Pour son anniversaire

1948, Cheng Chi-hsien, qui a lu en traduction beaucoup de nos grands écrivains  mais ignore notre
langue, arrive à Paris avec ses parents1  ; il a 19 ans. Quand ceux-ci, plutôt que de rentrer dans un pays en plein bouleversement, partent aux USA, il décide de rester en France –  « le pays du milieu de l’Europe occidentale ». Misères de l’émigré, nostalgie, dénuement, solitude, perte de son identité – pour ceux qu’il croise et qui le voient à peine, il est « le Chinois ». Cependant il va persister dans son choix, lui donner de plus en plus de sens, jusqu’à devenir, au terme d’une véritable métamorphose, un Français. Choisir la France, cela signifiait dans son cas, non seulement apprendre le français mais, au terme d’une délibération difficile sur laquelle il s’expliquera dans Le Dialogue. Une passion pour la langue française2 , la choisir comme sa langue d’écrivain et, plus précisément, de poète3 . Le défi était « insensé » : apprendre, non « un ensemble de mots et de règles, mais une manière de sentir, de percevoir, de raisonner, de déraisonner, de jurer, de prier et, finalement, d’être ». 

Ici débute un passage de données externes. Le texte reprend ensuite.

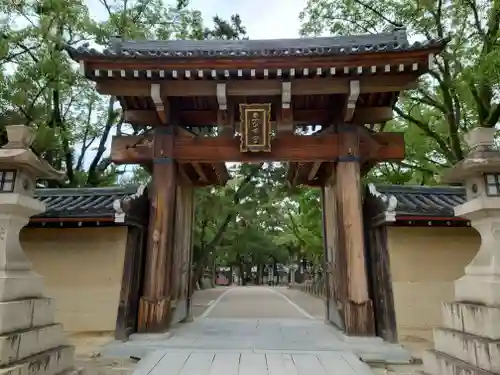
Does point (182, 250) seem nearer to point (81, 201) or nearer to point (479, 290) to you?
point (81, 201)

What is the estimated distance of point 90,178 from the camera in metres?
17.4

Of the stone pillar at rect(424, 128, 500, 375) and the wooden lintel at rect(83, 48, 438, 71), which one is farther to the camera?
the wooden lintel at rect(83, 48, 438, 71)

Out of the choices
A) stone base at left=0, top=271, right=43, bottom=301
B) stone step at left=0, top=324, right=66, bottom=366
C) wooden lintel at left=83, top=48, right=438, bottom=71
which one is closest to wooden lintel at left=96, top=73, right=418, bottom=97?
wooden lintel at left=83, top=48, right=438, bottom=71

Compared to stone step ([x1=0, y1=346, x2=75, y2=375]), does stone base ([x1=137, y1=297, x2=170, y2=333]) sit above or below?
above

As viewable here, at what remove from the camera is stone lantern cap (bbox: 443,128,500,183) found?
4586 millimetres

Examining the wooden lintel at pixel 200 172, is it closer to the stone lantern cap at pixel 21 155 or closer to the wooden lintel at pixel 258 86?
the wooden lintel at pixel 258 86

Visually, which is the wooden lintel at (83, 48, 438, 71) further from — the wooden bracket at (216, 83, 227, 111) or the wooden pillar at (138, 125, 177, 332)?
the wooden pillar at (138, 125, 177, 332)

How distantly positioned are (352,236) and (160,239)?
12.5 feet

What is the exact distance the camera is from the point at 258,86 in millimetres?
8070

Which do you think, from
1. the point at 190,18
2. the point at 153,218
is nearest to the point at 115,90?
the point at 153,218

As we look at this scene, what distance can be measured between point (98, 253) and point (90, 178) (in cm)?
998

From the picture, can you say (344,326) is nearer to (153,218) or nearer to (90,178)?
(153,218)

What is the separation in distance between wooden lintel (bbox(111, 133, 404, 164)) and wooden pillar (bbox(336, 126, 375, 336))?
26 cm

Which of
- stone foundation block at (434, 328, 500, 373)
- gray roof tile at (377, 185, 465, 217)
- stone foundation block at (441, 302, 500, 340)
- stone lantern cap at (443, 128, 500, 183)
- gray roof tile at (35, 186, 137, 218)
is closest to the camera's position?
stone foundation block at (434, 328, 500, 373)
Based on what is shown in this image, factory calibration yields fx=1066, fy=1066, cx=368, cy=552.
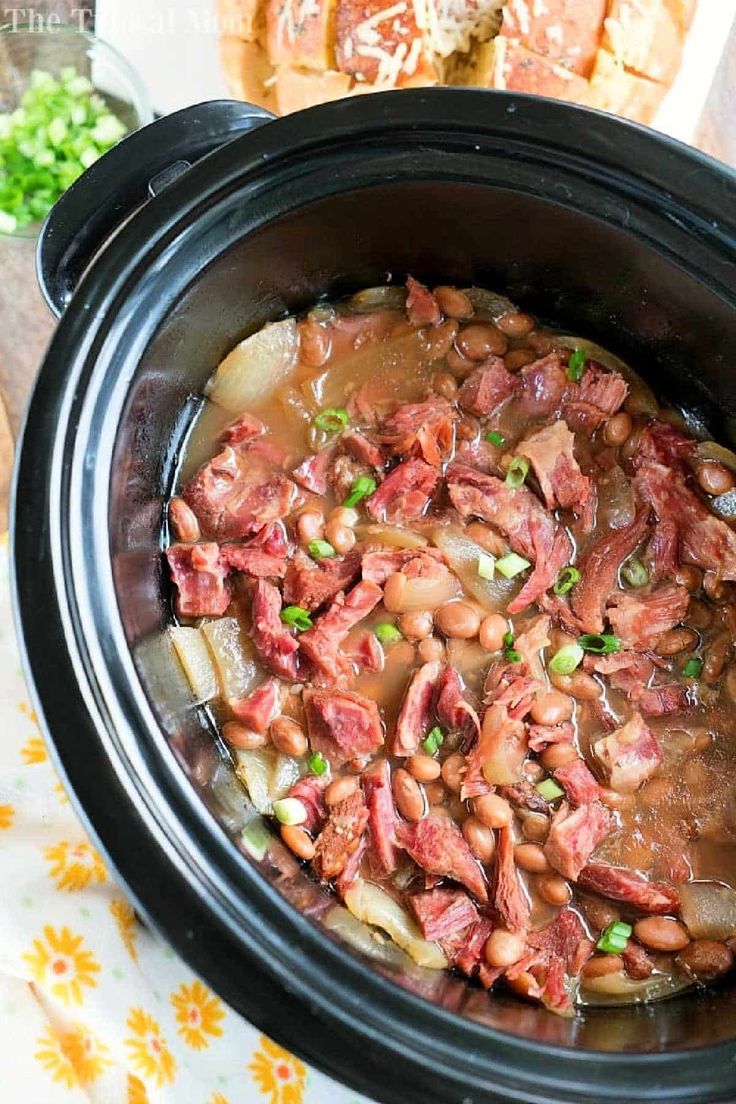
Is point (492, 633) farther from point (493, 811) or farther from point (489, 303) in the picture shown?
point (489, 303)

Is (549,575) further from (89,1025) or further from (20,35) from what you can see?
(20,35)

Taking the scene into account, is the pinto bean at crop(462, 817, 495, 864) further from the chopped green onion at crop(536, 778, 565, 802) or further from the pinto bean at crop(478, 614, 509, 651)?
the pinto bean at crop(478, 614, 509, 651)

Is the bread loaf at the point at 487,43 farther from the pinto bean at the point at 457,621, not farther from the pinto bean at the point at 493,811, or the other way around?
the pinto bean at the point at 493,811

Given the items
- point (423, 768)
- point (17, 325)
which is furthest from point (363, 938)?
point (17, 325)

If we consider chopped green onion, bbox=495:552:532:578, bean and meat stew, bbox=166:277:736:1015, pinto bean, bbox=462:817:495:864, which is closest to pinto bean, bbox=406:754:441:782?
bean and meat stew, bbox=166:277:736:1015

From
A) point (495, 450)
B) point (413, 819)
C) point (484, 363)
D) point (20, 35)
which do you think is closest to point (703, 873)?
point (413, 819)

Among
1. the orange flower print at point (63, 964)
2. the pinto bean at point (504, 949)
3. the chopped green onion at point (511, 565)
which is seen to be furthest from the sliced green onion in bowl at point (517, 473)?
the orange flower print at point (63, 964)

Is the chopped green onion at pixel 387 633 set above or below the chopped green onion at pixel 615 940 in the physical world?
above
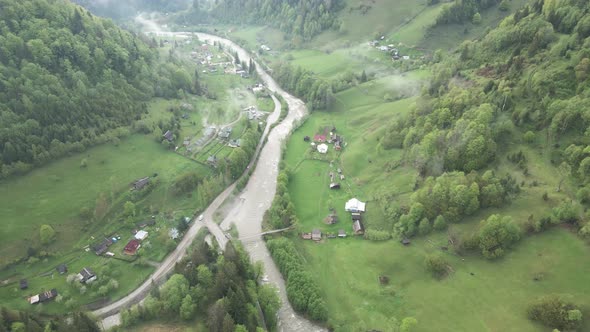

1971, naturalisé français, Cheng prend le prénom de François (celui du « petit pauvre » d’Assise dont il se sent si proche) qu’il a choisi lorsqu’il s’est fait baptiser. Nom chinois, prénom d’ici : l’association des deux est à elle seule un symbole fort. Quelques années plus tard, pourvu de diplômes brillamment acquis, le voici professeur à l’Institut national des Langues orientales.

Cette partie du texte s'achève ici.